Gallo discusses former school

Mrs.+Stacie+Gallo+reviews+an+assignment+with+junior+Dominic+Patania.

Mrs. Stacie Gallo reviews an assignment with junior Dominic Patania.

by James Boisits, Staff Writer

Imagine going to work every day not knowing if you are going to be safe: a job teaching young minds, but at the risk of your own physical health.

Special Education teacher Stacie Gallo lived this life from 1992 to 1999.

After leaving Montclair State University, Gallo pursued teaching. “Coming out of Montclair State, I knew that I liked working with kids,” she said.

Gallo seized an opportunity to teach at the Child Development Center in Bloomfield. The school was for emotionally disturbed and autistic children from ages 5 to 21.

“Working there was difficult because the kids’ lives were difficult and my personality is that no kid should suffer,” Gallo said.

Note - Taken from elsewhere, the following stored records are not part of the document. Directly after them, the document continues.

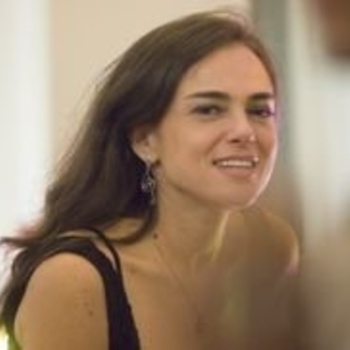 Karin Lechner - Waltz in A-flat major, Op. 39 No. 15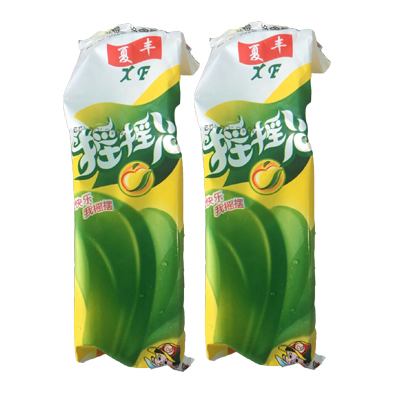 市区 夏丰 摇摇冰 家批价
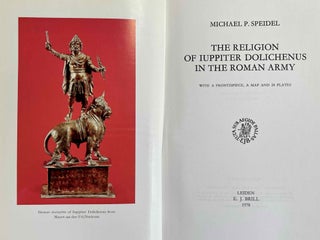 The Religion of Iuppiter Dolichenus in the Roman Army[newline]M8849-01.jpeg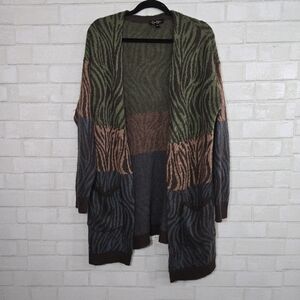 Jessica Simpson sweater cardigan
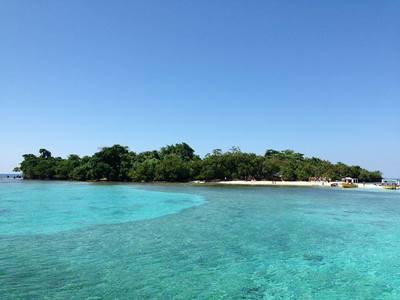 Island Picnic Day Cruise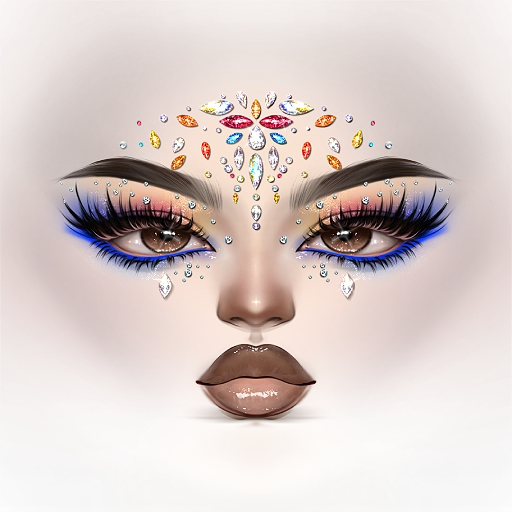 FemMakeup183D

Many of the underprivileged children at this school didn’t have enough food or clothing to last over the weekends.  For these children, school was the safest place for them to be. Gallo took it upon herself to prepare food for them and bring them coats.

“I would make them peanut butter sandwiches so they can eat them on the weekends because some kids didn’t eat on the weekends,” Gallo said.

During her time in the school, Gallo tried to do whatever she could to make the kids’ lives more comfortable. One of her proudest accomplishments was teaching a 14-year-old how to read.

“That was awesome and very uplifting,” Gallo said.

However, her time at the center eventually came to an end due to an injury.

At the school, the teachers were instructed to restrain any fights that broke out. Gallo had to restrain a fight involving a new student.

While restraining the fight, the student, who was bigger than Gallo, pushed her into a door. This injured Gallo’s neck and back.

This ultimately led to Gallo leaving the school.

Gallo now works as a special education teacher here at Glen Rock High School. When she first arrived here it was a wake up call in the new environment she was in.

“It was strange because I was just originally dealing with kids who didn’t have enough resources, and now I was hearing kids complain about their credit cards,” she said. “I grew up in Bergen County so now it was coming back to me.”

Gallo looks back on her time at the Child Development Center as a huge learning experience.

Gallo today seems to be an energetic teacher with a big personality, but that was not who she originally was.

“Growing up I was really shy and got bullied a lot, and working at this school changed my personality a whole lot,” Gallo said.

Gallo is to this day not allowed to communicate with the students she worked with previously. This is because of an incident where a student tried to hunt down and kill one of the teachers.

Eighteen years later Gallo looks back on this experience as one that changed her life.

“Without a doubt it shaped me into what I am today and I would never be that person if I didn’t go there,” she said.

While Gallo thinks that she would never go back there again, she still views it positively in her life.

To Gallo, the Child Development Center in Bloomfield and Glen Rock High School have virtually nothing in common.

“The environment is very different as the kids have different problems and that life is more difficult in certain areas. Glen Rock luckily is an upper middle class town,” she said.